The anti-diagonal can be filled by reversing the order of elements using either numpy.flipud or numpy.fliplr.

>>> a = np.zeros((3, 3), int);
>>> np.fill_diagonal(np.fliplr(a), [1,2,3])  # Horizontal flip
>>> a
array([[0, 0, 1],
       [0, 2, 0],
       [3, 0, 0]])
>>> np.fill_diagonal(np.flipud(a), [1,2,3])  # Vertical flip
>>> a
array([[0, 0, 3],
       [0, 2, 0],
       [1, 0, 0]])

Note that the order in which the diagonal is filled varies depending on the flip function.

Parameters
a:`array`, at least 2-D.	Array whose diagonal is to be filled, it gets modified in-place.
val:`scalar` or `array_like`	Value(s) to write on the diagonal. If `val` is scalar, the value is written along the diagonal. If array-like, the flattened `val` is written along the diagonal, repeating if necessary to fill all diagonal entries.
wrap:`bool`	For tall matrices in NumPy version up to 1.6.2, the diagonal "wrapped" after N columns. You can have this behavior with this option. This affects only tall matrices.

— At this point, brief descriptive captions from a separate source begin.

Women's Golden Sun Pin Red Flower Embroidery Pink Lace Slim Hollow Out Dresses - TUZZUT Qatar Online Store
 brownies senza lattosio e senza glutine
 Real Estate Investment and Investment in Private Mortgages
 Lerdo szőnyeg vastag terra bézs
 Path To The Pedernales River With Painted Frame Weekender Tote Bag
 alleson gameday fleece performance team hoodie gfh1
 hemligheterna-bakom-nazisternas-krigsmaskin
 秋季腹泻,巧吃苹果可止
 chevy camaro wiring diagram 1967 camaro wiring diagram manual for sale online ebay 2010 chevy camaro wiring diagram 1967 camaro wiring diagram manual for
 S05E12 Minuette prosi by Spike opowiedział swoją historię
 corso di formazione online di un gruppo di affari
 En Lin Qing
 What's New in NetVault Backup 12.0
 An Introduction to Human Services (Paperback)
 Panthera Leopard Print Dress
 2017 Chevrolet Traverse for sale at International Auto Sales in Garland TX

@array_function_dispatch(_ix__dispatcher)
def ix_(*args): (source) ¶

Construct an open mesh from multiple sequences.

This function takes N 1-D sequences and returns N outputs with N dimensions each, such that the shape is 1 in all but one dimension and the dimension with the non-unit shape value cycles through all N dimensions.

Using ix_ one can quickly construct index arrays that will index the cross product. a[np.ix_([1,3],[2,5])] returns the array [[a[1,2] a[1,5]], [a[3,2] a[3,5]]].

See Also

ogrid, mgrid, meshgrid

Examples

>>> a = np.arange(10).reshape(2, 5)
>>> a
array([[0, 1, 2, 3, 4],
       [5, 6, 7, 8, 9]])
>>> ixgrid = np.ix_([0, 1], [2, 4])
>>> ixgrid
(array([[0],
       [1]]), array([[2, 4]]))
>>> ixgrid[0].shape, ixgrid[1].shape
((2, 1), (1, 2))
>>> a[ixgrid]
array([[2, 4],
       [7, 9]])

>>> ixgrid = np.ix_([True, True], [2, 4])
>>> a[ixgrid]
array([[2, 4],
       [7, 9]])
>>> ixgrid = np.ix_([True, True], [False, False, True, False, True])
>>> a[ixgrid]
array([[2, 4],
       [7, 9]])

Parameters
*args:1-D sequences	Each sequence should be of integer or boolean type. Boolean sequences will be interpreted as boolean masks for the corresponding dimension (equivalent to passing in `np.nonzero(boolean_sequence)`).
Returns
`tuple` of `ndarrays`	out - N arrays with N dimensions each, with N the number of input sequences. Together these arrays form an open mesh.